Jamie Dimon: Trump barbs ‘prove I wouldn’t make a good politician’

Jamie Dimon, the billionaire chief executive officer of JPMorgan Chase, says he could beat President Trump in an election campaign – but not liberal Democrats.

“I’m as tough as he is, I’m smarter than he is,” Dimon said Wednesday in remarks reported by CNBC at an event to discuss the largest U.S. lender’s $500 million initiative to finance critical urban projects. “I can’t beat the liberal side of the Democratic Party.”

Dimon, who has swatted away speculation that he would run for president and, in the past, that he might become Trump’s treasury secretary, apologized shortly afterward.

“I should not have said it,” he said in a statement. “I’m not running for president. Proves I wouldn’t make a good politician.
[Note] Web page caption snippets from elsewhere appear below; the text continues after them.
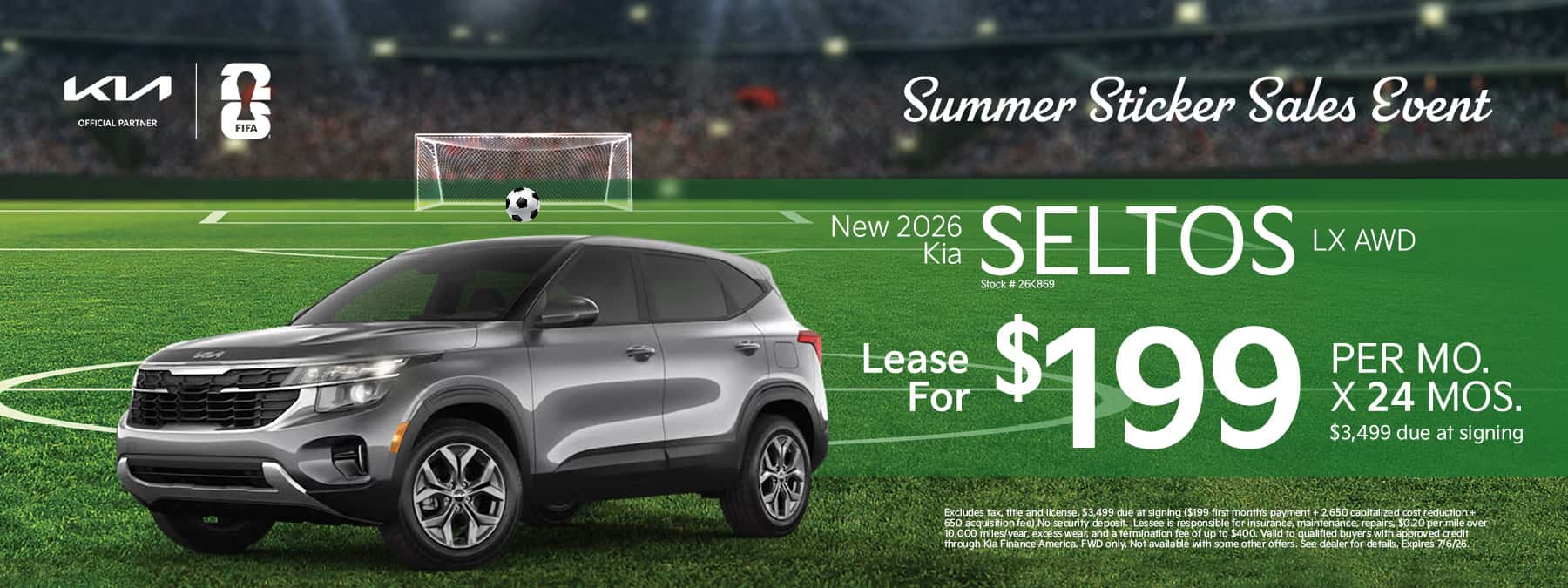 New 2026 Kia Seltos | Northstar Kia
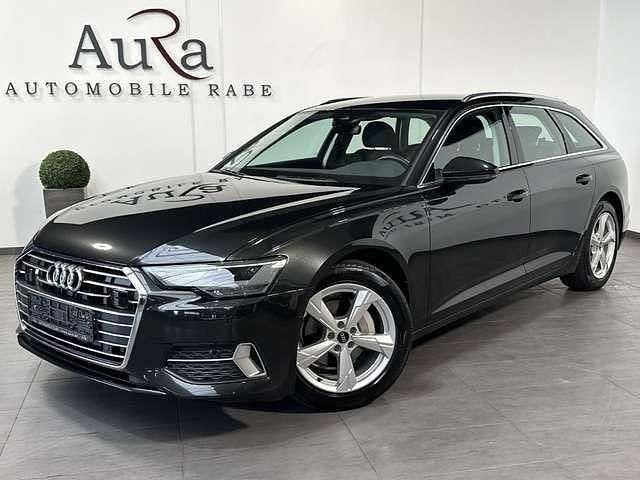 Grau Gebraucht 2021 Audi A6 Sport Kombi | 34.749 € (Guter Preis) - Bild 1/4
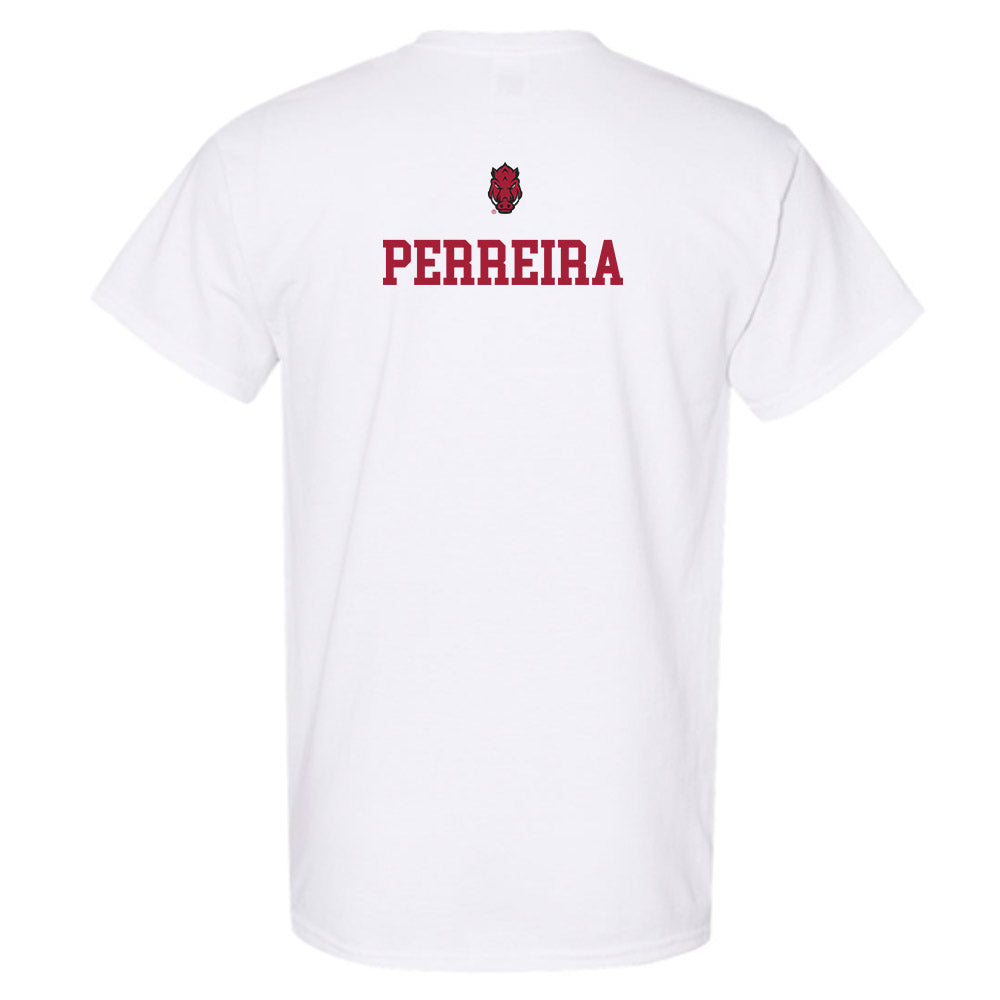 Arkansas - NCAA Women's Swimming & Diving : Isabella Perreira - Classic Shersey T-Shirt-1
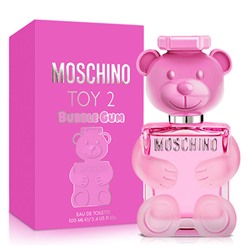 MOSCHINO TOY 2 BUBBLE GUM edt (w) 100ml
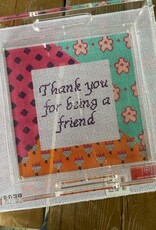 Penny Linn - Acrylic 8" Square Tray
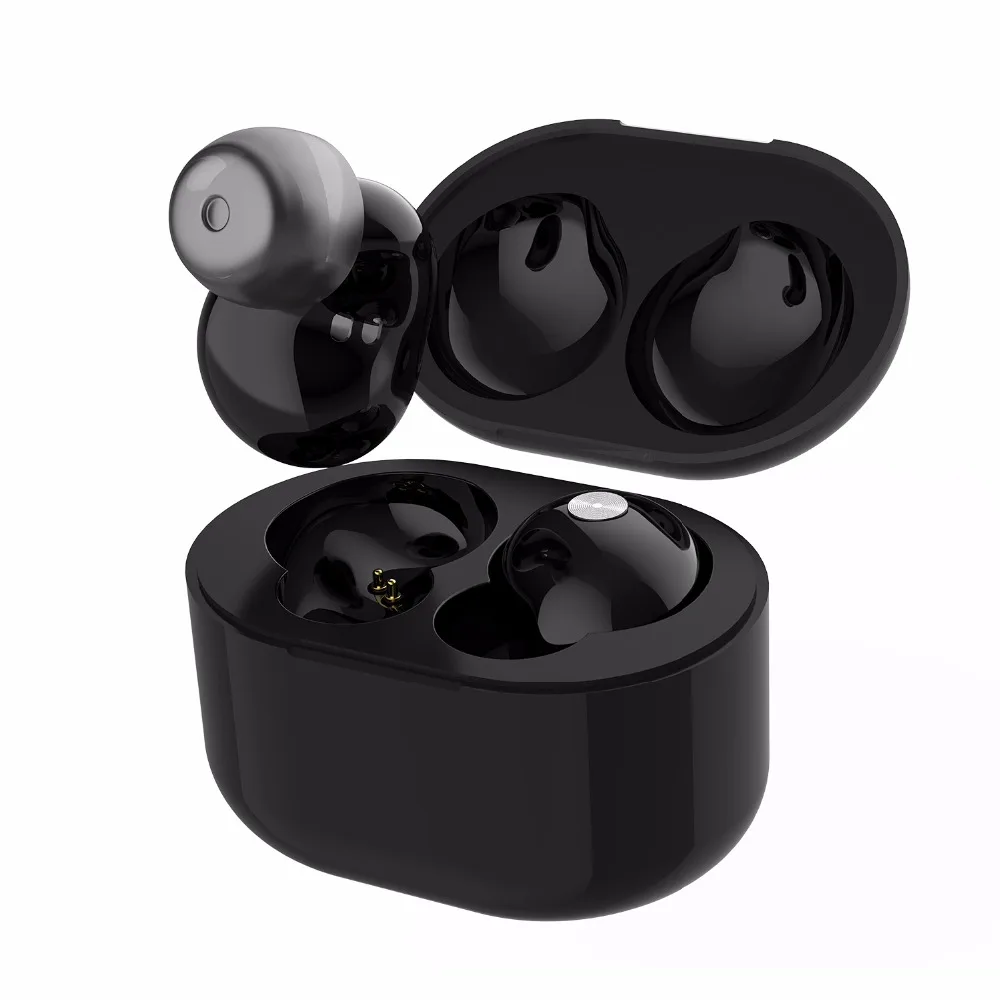 Moloke IP010 TWS Bluetooth Earbuds with Built in Mic and Charging Case for iPhone iPad and 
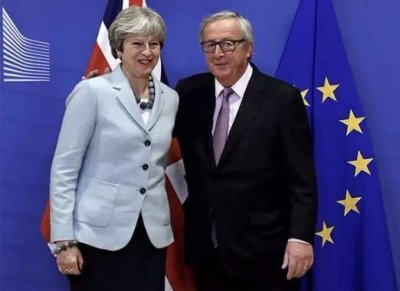 ​英国与欧盟终于达成首轮脱欧协议！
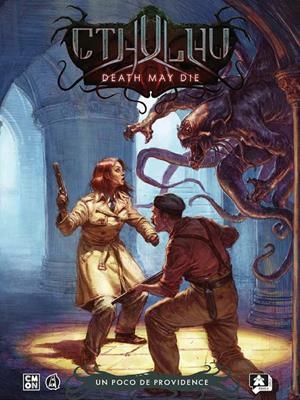 CTHULHU DEATH MAY DIE VOL.2: UN POCO DE PROVIDENCE [CARTONE] | ENOCH, LUCA / VIETTI, STEFANO | Akira Comics  - libreria donde comprar comics, juegos y libros online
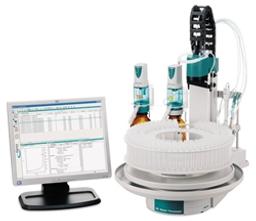 855 Robotic Titrosampler – High-performance titration automation with minimal footprint - Metrohm AG - General Lab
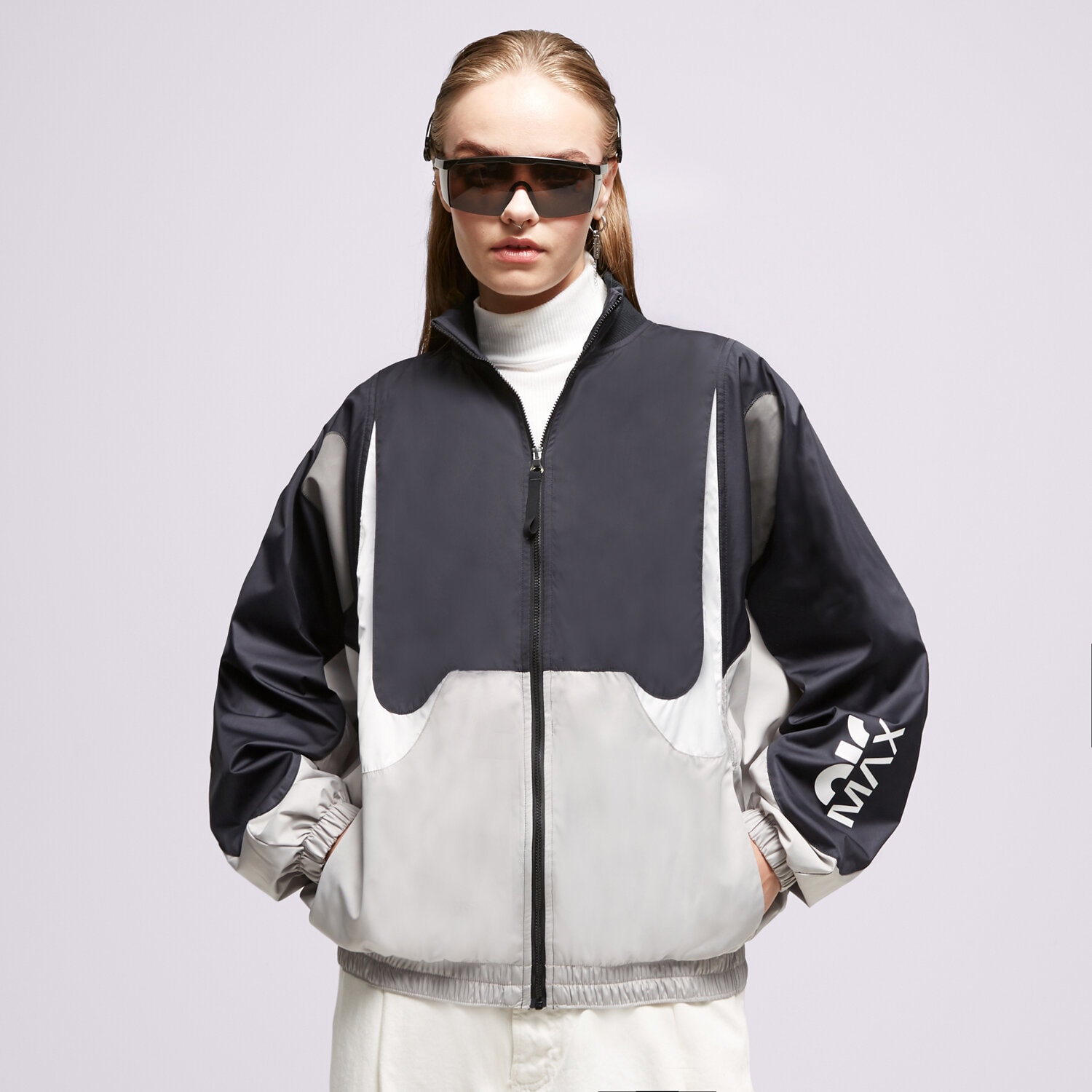 Femei jachetă NIKE JACHETĂ DM6084 DM6084-010 Negru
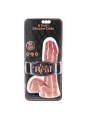 GET REAL - DILDO DE SILICONE 20,5 CM W BOLAS PELE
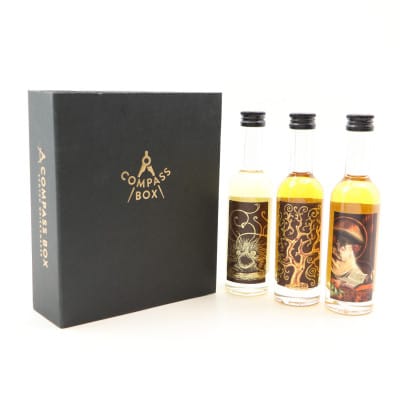 Compass Box Whisky Collection 3 x 5cl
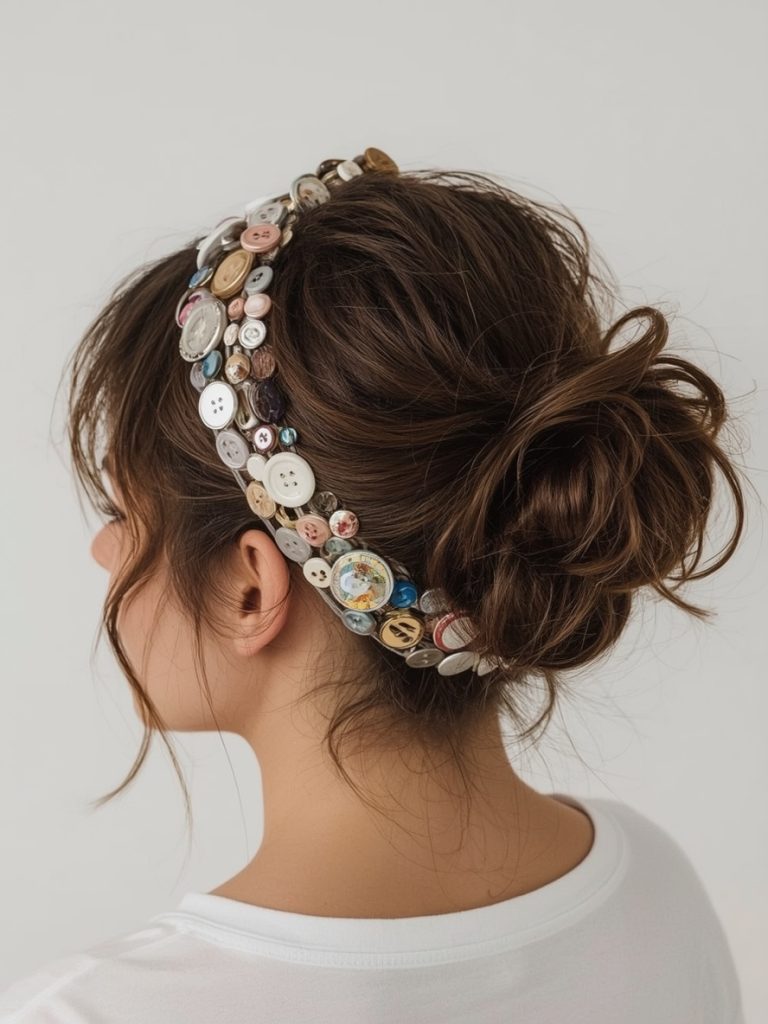 Hair Wrap Designs: The Floral Fantasy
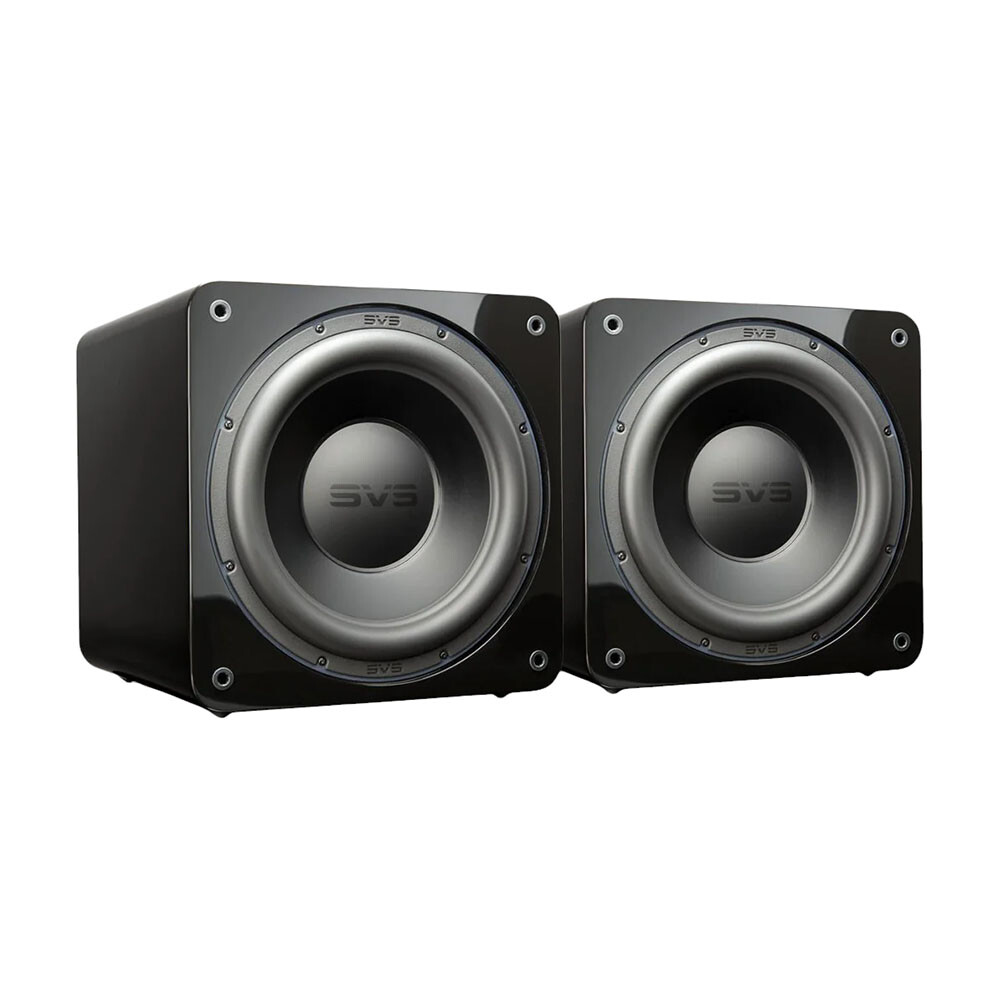 

Сабвуфер SVS SB-3000, 2 шт, глянцевый черный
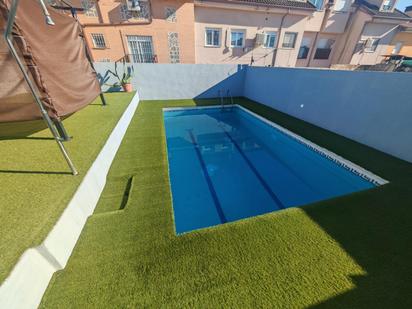 Swimming pool of Single-family semi-detached for sale in Yeles  with Air Conditioner, Heating and Private garden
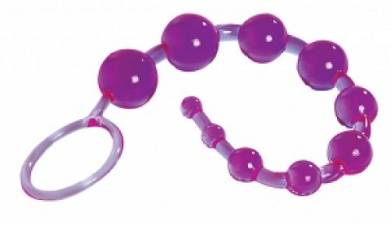 Dragonz Tale Anal-Kugel-Kette pink 30cm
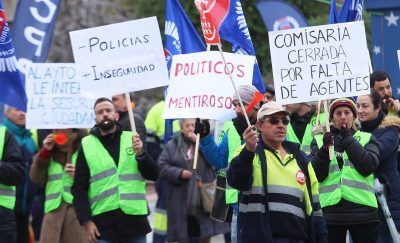 Trabajadores del Ayuntamiento de Alpedrete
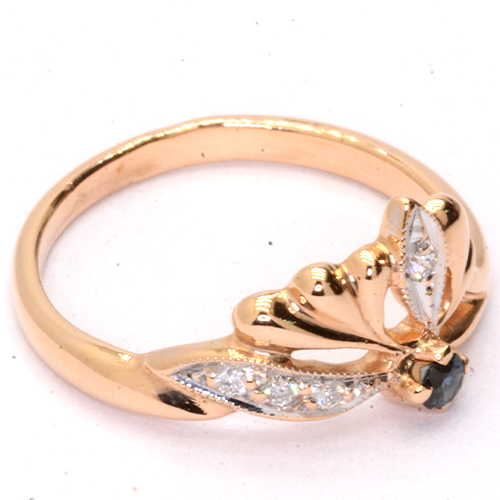 Кольцо Золото 585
I get frustrated because I want all sides to come together to help solve big problems.” Dimon has previously praised the White House’s advances in deregulation as well as the passage of last year’s GOP-led tax cuts and the creation of a territorial system while criticizing its protectionist trade policies.

[Jamie Dimon: America’s problems don’t have a political party]

The best way to address trade issues is to “think through it strategically with allies and make sure we’re doing the right thing and not doing these one-off things, which tend to backfire,” Dimon, who chairs the Business Roundtable, said in March as the debate over tariffs heated up. Trump has imposed levies this year on steel, aluminum and $50 billion of Chinese imports, while threatening to add duties on automobiles and increase the amount of taxed Chinese shipments 10-fold.

Dimon, who was paid a total $28.3 million last year at JPMorgan, where he has been CEO since 2005, also said he had earned his fortune on his own rather than inheriting it, a reference to the real estate company founded by Trump’s father.

“This wealthy New Yorker actually earned his money,” Dimon added, according to the CNBC report, which generated immediate responses on Twitter. “It wasn’t a gift from Daddy.”

The president, an avid Twitter user who has described himself as unbeatable in the 2020 presidential campaign, didn’t immediately weigh in.

JPMorgan slipped 0.4 percent to $113.98 in New York trading on Wednesday. The shares have surged 6.6 percent so far this year.